## PASSAGE GIVEN
Stellenbosch postgraduate students might soon have to make do without merit bursaries.
Earlier this semester, students were left confused when the website for postgraduate funding stated that it would no longer be possible to apply for postgraduate merit bursaries.
The university is revising its postgraduate funding model and one of the bursaries under review is the merit bursary.
However, the university denied that it is no longer interested in rewarding academic excellence and stated that budget restrictions have led to the review of merit bursaries.
Martin Viljoen, spokesperson for the University of Stellenbosch, said: “The formula and format is still under discussion but the eventual goal is that an incentive fund will still reward academic excellence on postgraduate level.
“Among others, there is now an incentive to encourage students to complete their studies within the minimum allowed period.”
Chantal Swartz, manager of postgraduate student funding in Stellenbosch, said that due to financial pressures that are being felt nationally and internationally, they are being forced to review the requirements for postgraduate funding.
“It has been a very careful and well thought out process. It did not happen overnight, it happened over a few months,” she said.
“We do not want to, in any way, compromise academic excellence,” said Swartz.
Due to the throughput rate of the university not being what it should be, the university is considering the following: “For your Masters and your PhD, which are the research bursaries, we will incentivise you if you complete your degree in the minimum period. Then we will give you a bursary at the end of your studies,” said Swartz.

## TASKS FOR THIS EXERCISE
a - For each statement below, answer yes or no according to the Stellenbosch bursary article, and quote the words of the article that decide it. (i) Under the plan Swartz describes, the research bursary would be paid at the start of studies. (ii) The funding review took only a short time. (iii) The merit bursary is among the bursaries under review.
b - List every reason the Stellenbosch bursary article gives for the review of postgraduate funding or the changes under consideration.
c - Please continue the Stellenbosch bursary article from its final sentence.

## COLLECTED MATERIAL
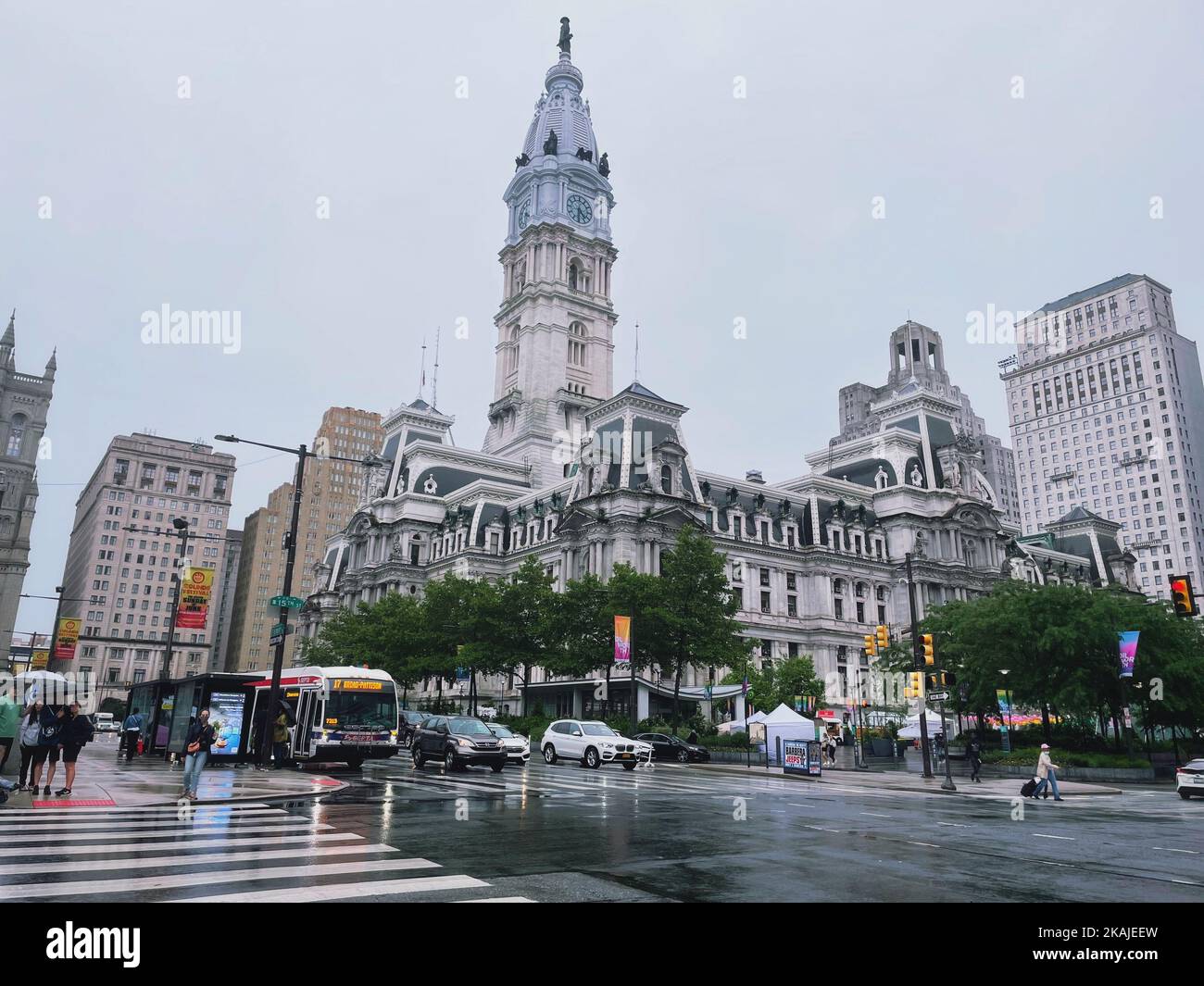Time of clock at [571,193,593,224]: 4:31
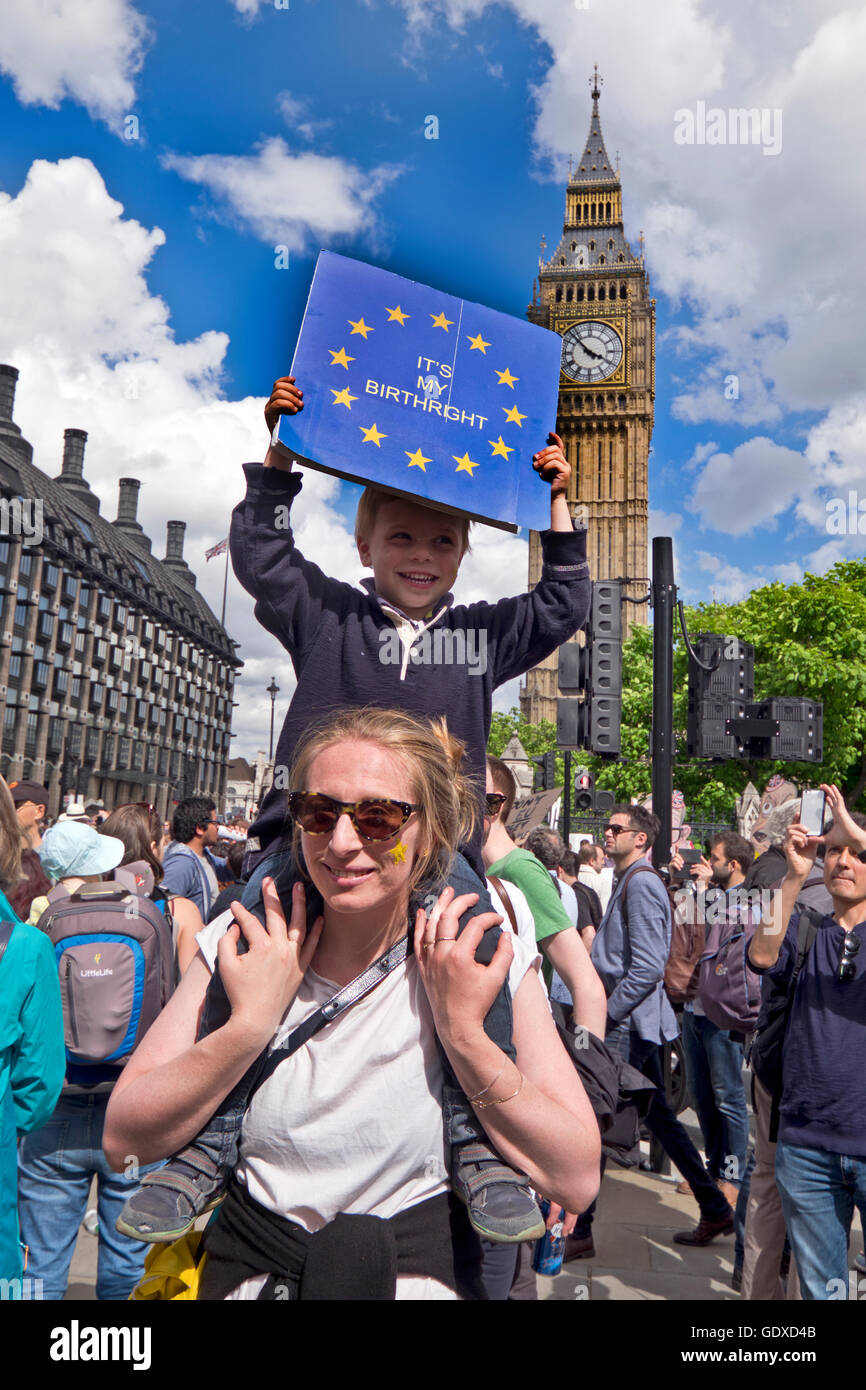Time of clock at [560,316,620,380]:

## TASK RESPONSES
a -
(i) No: "Then we will give you a bursary at the end of your studies."
(ii) No: "It did not happen overnight, it happened over a few months."
(iii) Yes: "one of the bursaries under review is the merit bursary."

b -
- Budget restrictions
- Financial pressures that are being felt nationally and internationally
- The university's throughput rate not being what it should be

c -
Kaliope Geldenhuys, a third year BA Development and Environment student, was one of the students left confused by disappearance of the merit bursary on the website. “I was really looking forward to being rewarded for all the hard work and sacrifices that my family has made.
“I wanted to be able to prove to my family and myself that my hard work had been recognised by the university,” Geldenhuys said.
Swartz said that they cannot confirm any of the changes yet. “We can only tell students that it is in the process of being revised and the intention is not to disadvantage any student,” said Swartz.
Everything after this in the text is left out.